Kenneth L. Abbott MS, Xilin Chen MPH, Michael Clark PhD, Nikki L. Bibler Zaidi PhD, David B. Swanson PhD, Brian C. George MD, MAEd,

Journal of Surgical Education, Vol 76 issue 6



The profession of surgery is entering a new era of “big data,” where analyses of longitudinal trainee assessment data will be used to inform ongoing efforts to improve surgical education. Given the high-stakes implications of these types of analyses, researchers must define the conditions under which estimates derived from these large datasets remain valid. With this study, we determine the number of assessments of residents’ performances needed to reliably assess the difficulty of “Core” surgical procedures.

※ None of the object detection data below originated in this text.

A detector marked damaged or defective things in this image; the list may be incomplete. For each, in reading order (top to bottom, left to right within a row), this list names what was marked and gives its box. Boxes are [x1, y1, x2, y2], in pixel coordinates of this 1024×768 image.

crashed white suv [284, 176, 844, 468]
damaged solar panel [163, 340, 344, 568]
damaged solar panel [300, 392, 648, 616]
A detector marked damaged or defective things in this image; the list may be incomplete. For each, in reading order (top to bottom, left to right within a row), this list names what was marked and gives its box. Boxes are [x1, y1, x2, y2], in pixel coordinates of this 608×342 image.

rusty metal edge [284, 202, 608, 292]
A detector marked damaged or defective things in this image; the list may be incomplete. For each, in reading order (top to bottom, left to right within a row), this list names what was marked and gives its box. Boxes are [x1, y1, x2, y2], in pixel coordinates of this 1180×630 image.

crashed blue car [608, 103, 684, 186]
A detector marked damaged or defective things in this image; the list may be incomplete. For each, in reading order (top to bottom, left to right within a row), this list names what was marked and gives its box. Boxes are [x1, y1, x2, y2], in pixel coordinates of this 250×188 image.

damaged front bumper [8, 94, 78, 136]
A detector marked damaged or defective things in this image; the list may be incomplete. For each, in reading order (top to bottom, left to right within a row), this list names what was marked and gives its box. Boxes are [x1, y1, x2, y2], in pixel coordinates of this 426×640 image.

Using the SIMPL smartphone application from the Procedural Learning and Safety Collaborative, 402 attending surgeons directly observed and provided workplace-based assessments for 488 categorical residents after 5259 performances of 87 Core surgical procedures performed at 14 institutions. We used these faculty ratings to construct a linear mixed model with resident performance as the outcome variable and multiple predictors including, most significantly, the operative procedure as a random effect. We interpreted the variance in performance ratings attributable to the procedure, after controlling for other variables, as the “difficulty” of performing the procedure. We conducted a generalizability analysis and decision study to estimate the number of SIMPL performance ratings needed to reliably estimate the difficulty of a typical Core procedure.

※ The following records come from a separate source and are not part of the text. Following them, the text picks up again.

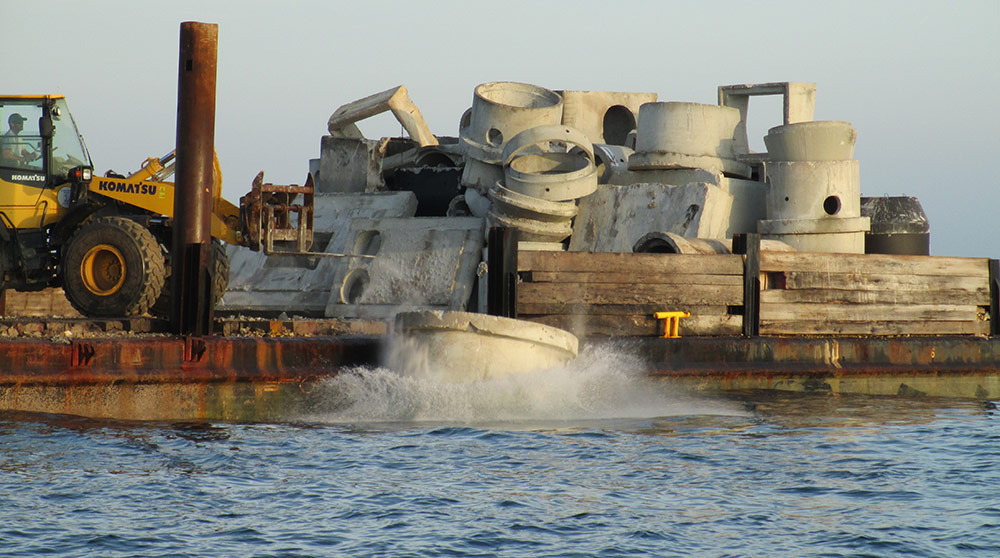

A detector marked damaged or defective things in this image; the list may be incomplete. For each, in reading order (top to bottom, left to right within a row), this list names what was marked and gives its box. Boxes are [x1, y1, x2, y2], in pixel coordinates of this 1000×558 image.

broken concrete debris [221, 81, 916, 322]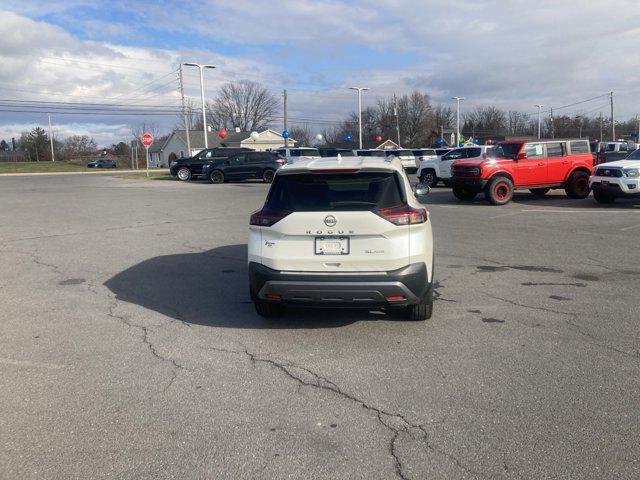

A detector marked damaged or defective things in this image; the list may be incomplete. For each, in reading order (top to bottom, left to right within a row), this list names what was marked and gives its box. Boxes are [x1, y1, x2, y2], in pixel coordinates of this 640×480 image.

cracked asphalt [1, 174, 640, 478]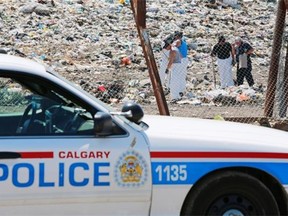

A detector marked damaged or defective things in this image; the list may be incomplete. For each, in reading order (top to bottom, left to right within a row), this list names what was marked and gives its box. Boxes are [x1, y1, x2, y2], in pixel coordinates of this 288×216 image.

rusty metal post [130, 0, 170, 115]
rusty metal post [266, 0, 286, 116]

Twenty-four faculty ratings of resident operative performance were necessary to reliably estimate the difficulty of a typical Core surgical procedure (mean dependability coefficient 0.80, 95% confidence interval 0.73-0.87).


At least 24 operative performance ratings are required to reliably estimate the difficulty of a typical Core surgical procedure. Future research using performance ratings to establish procedure difficulty should include adequate numbers of ratings given the high-stakes implications of those results for curriculum design and policy.